If you want to look at a sample application, you can find an example blog application here. Check folder structure and package.json for reference.
For deployment, I suggest you heroku deployment for startup applciations. You can find howto here. This is simple git based deployment.
On project running part, simply set your environment NODE_ENV=development and node app.js. Here app.js is in your project.
Here is relative concept for java and nodejs;
maven clean install => npm install
.m2 folder => node_modules(Under project folder)
mvn test => npm test(test section on package.json)
junit, powermock, ... => mocha, node-unit, ...
Spring MVC => Express.JS
pom.xml => package.json
import package => require('module_name')
There is no standardized way, but you're on the right track. If your package.json is up to date and well kept, you can just copy/zip/clone your app directory to the production system, excluding the node_modules.
On your production system, run
npm install to install your dependencies, npm test if you have tests and finally NODE_ENV=production node server.js
Some recent slides I considered to be quite helpful that also include the topic of wrappers like forever, can be found here.
Hope this might be helpful for somebody looking for the solution,Packaging of Node js apps can be done using "npm pack" command.It creates a zip file of your application which can be run in production/staging environment.

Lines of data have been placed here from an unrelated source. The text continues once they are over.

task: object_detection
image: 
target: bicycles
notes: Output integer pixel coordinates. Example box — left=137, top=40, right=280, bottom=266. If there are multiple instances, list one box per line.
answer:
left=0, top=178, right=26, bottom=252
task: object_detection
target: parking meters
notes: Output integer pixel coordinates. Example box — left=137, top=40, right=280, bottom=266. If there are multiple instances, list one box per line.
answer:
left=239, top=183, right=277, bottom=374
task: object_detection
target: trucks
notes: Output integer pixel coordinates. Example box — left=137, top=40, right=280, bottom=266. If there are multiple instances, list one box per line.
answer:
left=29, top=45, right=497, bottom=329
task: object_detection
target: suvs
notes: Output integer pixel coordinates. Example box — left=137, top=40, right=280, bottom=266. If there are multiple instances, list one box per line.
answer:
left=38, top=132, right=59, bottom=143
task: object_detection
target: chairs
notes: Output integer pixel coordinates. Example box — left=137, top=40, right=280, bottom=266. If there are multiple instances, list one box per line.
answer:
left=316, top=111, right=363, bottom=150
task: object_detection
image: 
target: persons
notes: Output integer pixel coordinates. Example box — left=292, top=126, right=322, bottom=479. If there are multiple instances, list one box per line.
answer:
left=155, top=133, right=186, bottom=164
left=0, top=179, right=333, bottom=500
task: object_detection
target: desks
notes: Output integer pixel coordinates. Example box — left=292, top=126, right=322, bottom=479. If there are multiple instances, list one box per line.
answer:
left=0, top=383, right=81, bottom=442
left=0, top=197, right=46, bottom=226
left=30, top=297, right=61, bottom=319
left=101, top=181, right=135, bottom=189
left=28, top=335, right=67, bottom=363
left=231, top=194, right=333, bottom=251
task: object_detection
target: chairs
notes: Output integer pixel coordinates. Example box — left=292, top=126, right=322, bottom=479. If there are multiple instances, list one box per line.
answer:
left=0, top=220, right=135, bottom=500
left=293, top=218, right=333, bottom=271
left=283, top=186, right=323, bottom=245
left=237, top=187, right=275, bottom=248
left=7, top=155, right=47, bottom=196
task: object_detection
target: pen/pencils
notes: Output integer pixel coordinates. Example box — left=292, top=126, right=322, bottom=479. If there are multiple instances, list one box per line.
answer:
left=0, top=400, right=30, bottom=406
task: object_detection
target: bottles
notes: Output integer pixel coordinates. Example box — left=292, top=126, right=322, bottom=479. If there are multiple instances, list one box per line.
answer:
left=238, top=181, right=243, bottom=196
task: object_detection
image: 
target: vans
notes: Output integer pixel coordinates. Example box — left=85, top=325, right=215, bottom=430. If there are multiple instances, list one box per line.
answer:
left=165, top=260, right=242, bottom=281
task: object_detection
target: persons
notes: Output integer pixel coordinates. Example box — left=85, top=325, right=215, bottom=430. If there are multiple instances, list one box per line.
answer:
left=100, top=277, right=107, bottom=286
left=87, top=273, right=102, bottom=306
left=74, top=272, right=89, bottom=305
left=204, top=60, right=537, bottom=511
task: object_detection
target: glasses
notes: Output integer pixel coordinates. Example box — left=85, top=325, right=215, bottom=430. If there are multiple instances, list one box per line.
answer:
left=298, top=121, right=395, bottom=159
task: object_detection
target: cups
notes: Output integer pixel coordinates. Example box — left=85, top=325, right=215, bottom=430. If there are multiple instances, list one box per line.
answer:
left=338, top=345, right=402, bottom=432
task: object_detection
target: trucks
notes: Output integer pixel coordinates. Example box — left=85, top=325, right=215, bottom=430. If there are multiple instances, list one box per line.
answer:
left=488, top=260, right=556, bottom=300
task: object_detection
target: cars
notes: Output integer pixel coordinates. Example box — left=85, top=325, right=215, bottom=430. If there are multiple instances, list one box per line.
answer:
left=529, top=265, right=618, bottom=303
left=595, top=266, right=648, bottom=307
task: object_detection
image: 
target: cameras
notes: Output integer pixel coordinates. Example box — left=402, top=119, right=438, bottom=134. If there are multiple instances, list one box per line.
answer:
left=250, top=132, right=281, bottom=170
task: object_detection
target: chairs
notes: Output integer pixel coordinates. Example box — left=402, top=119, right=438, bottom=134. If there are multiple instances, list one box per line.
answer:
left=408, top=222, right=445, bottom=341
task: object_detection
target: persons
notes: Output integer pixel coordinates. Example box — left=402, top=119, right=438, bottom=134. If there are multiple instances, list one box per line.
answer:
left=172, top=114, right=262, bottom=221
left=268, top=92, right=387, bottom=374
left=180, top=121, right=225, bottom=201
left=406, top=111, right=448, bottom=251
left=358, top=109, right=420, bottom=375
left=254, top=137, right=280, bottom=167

Is there any standard format/guidelines of packaging node webapps
built using express? (Is there a similar jar/war packaging systems for
node apps?)
Yes, the CommonJS Packages specification:
This specification describes the CommonJS package format for
distributing CommonJS programs and libraries. A CommonJS package is a
cohesive wrapping of a collection of modules, code and other assets
into a single form. It provides the basis for convenient delivery,
installation and management of CommonJS components.
For your next question:
2. How do I deploy it once packaged? Would it become an exe, since it is also its own container?
I second Hüseyin's suggestion to deploy on Heroku for production. For development and staging I use Node-Appliance with VirtualBox and Amazon EC2, respectively:
This program takes a Debian machine built by build-debian-cloud or
Debian-VirtualBox-Appliance and turns it into a Node.js "appliance",
capable of running a Node application deployed via git.
Your webapp will not become an exe.
few ways to approach this:
Push your code into Git repository, excluding everything that isn't your code (node_modules/**), then pull it in your staging environment, run npm install to restore all dependencies
create an NPM package out of it , install it via npm in your staging environment (this should also take care of all of the dependencies)
manual copy/ssh files to your staging environment (this can be automated with Grunt), than restore your dependencies via npm
I used zeit's pkg module. It can create cross platform deliverables for linux/win/macos. Actually used it in production and works fine without any issues.
It takes in all the js scripts and packages it into a single file.
The reason I used it is because it helps in securing your source code. That way in production at customers environment they will have access to application but not the source code.
Also one of the advantages is that at production environment, you do not actually need to have the customer install node.js as the node binaries also get packaged inside the build.